Autor: Shirley  godzina: 09:24
mam 223/20 używam tylko na lisy na wab, i na lisy pędzone, można też sobie za koziołkiem z tym pochodzić ale to nie moja bajka bo ja kozły to ojcu zostawiam (jak chodzę za lisem to notuję sobie gdzie fajne kozły są i ojciec ma ułatwione zadanie). A na zbiorówki takie gdzie może być każdy rodzaj zwierzyny to jednak trojak jest niezastąpiony.

Autor: porze1  godzina: 10:24
Dla mnie to jest co najmniej dziwne, że w dostępnych w Polsce kniejówkach wszędzie są 222 i 223 a w zasadzie nigdzie nie ma 7,62x39. Przy strzelaniu "z wolnej ręki", a niekiedy nawet "z rzutu" na max. 50 - 70 metrów kaliber precyzyjny i płakorowy to gruba pomyłka, nawet na lisa. Z kolei na zasiadce łamaniec nie będzie tak celny jak czterotakt, więc potencjał naboju i tak sie marnuje.
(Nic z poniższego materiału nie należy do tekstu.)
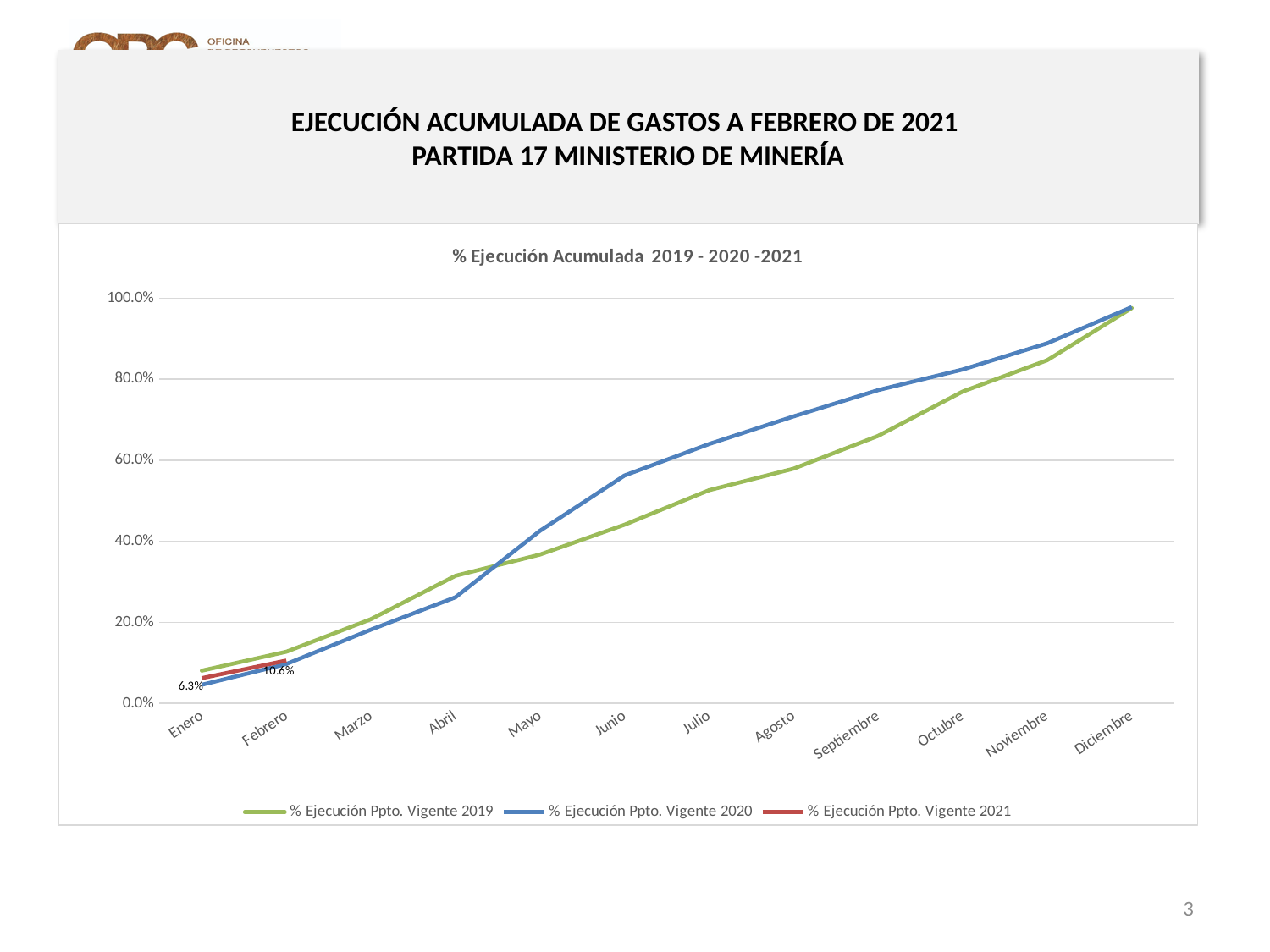
Is the value for % Ejecución Ppto. Vigente 2019 in Abril greater or less than 20.0%? greater What is the value of % Ejecución Ppto. Vigente 2021 for Enero? 6.3% What is the title of the chart? % Ejecución Acumulada 2019 - 2020 -2021 What colour is the line for % Ejecución Ppto. Vigente 2021? Red By how many percentage points did % Ejecución Ppto. Vigente 2021 increase from Enero to Febrero? 4.3 percentage points In Junio, which series has the higher value: % Ejecución Ppto. Vigente 2019 or % Ejecución Ppto. Vigente 2020? % Ejecución Ppto. Vigente 2020 Is the value for % Ejecución Ppto. Vigente 2020 in Junio greater or less than 40.0%? greater How many series does the legend list? 3 Do the values for % Ejecución Ppto. Vigente 2020 rise or fall from Enero to Diciembre? Rise What is the value of % Ejecución Ppto. Vigente 2021 for Febrero? 10.6% What kind of chart is shown on the slide? Line chart How many months are shown on the x axis? 12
Kwestia "ideolo" jest absurdalna, bo co za różnica, czy to jest nabój "kałacha", czy "black-rifle" - oba są szturmowe.

Autor: rales  godzina: 15:05
Na zbiorówki wybrałbym jednak większą kulę.. Na bobry również: wprawdzie nie jest to duży zwierz, ale dość odporny i po strzale uchodzi w wodę dopóki starczy mu sił.. Będziesz rozkopywał nory albo żeremia?? Darzbór!!

Autor: Tomek T.  godzina: 15:28
Kolego rales, a gdzie to polowałeś na bobry?
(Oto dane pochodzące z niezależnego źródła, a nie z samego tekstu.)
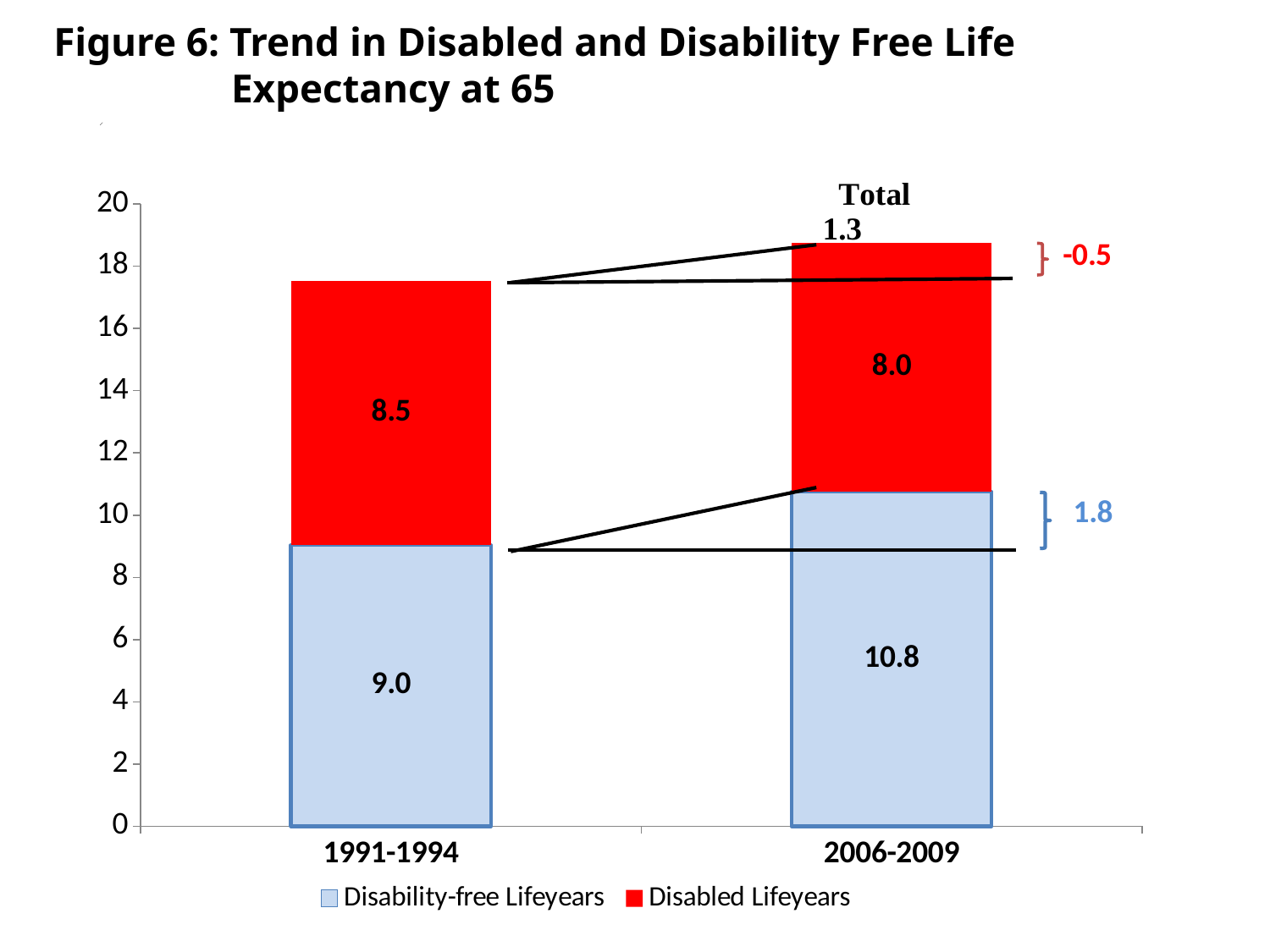
What is the value of Disabled Lifeyears for 2006-2009? 8.0 What kind of chart is shown on the slide? Stacked bar chart What is the value of Disability-free Lifeyears for 2006-2009? 10.8 How many categories are shown on the x axis? 2 What is the difference in Disability-free Lifeyears between 2006-2009 and 1991-1994? 1.8 What is the total of the stacked bar for 2006-2009? 18.8 What is the value of Disability-free Lifeyears for 1991-1994? 9.0 How many series does the legend list? 2 What is the value of Disabled Lifeyears for 1991-1994? 8.5 Which period has the larger value for Disabled Lifeyears, 1991-1994 or 2006-2009? 1991-1994 Which series is shown in red in the legend? Disabled Lifeyears What is the total of the stacked bar for 1991-1994? 17.5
Autor: ULMUS  godzina: 15:40
Weź w ósemce . Na zbiorówkę najlepsza :) a na liska i tak nie ma nic lepszego jak mały sztucerek 222 np. czy hornecik ... i wtedy nie ważne czy daleko czy blisko.

Autor: podlasiak  godzina: 17:24
O jakich bobrach bredzicie!

Autor: maho  godzina: 18:24
Takie czarne z płaskim ogonem.

Autor: braun  godzina: 18:48
podlasiak a cóż Cię dziw strzelanie bobrów? U mnie już kiełbasę z nich robią :)

Autor: kristofferp  godzina: 19:39
Na bobry spokojnie wystarczy 222Rem. Kula taka sama jak na sarny. Strzeliem 6 sztuk z tego kalibru. Żaden mi nie zwiał !! Kluczem jest strzelanie na wczesną komorę, bo bóbr ma wysoko położoną przeponę. DB.

Autor: rales  godzina: 20:48
ad Tomek T: Na bobry poluję za morzem, tj w Szwecji, bo tu mieszkam :-) Jak na razie tylko dwa razy, wyłącznie kalibrem 7x65R - padły w ogniu. Ale wg tych, co dużo na nie polują, 223 rem nie jest najlepszym wyborem, potrafią ujść do wody.. Darzbór!!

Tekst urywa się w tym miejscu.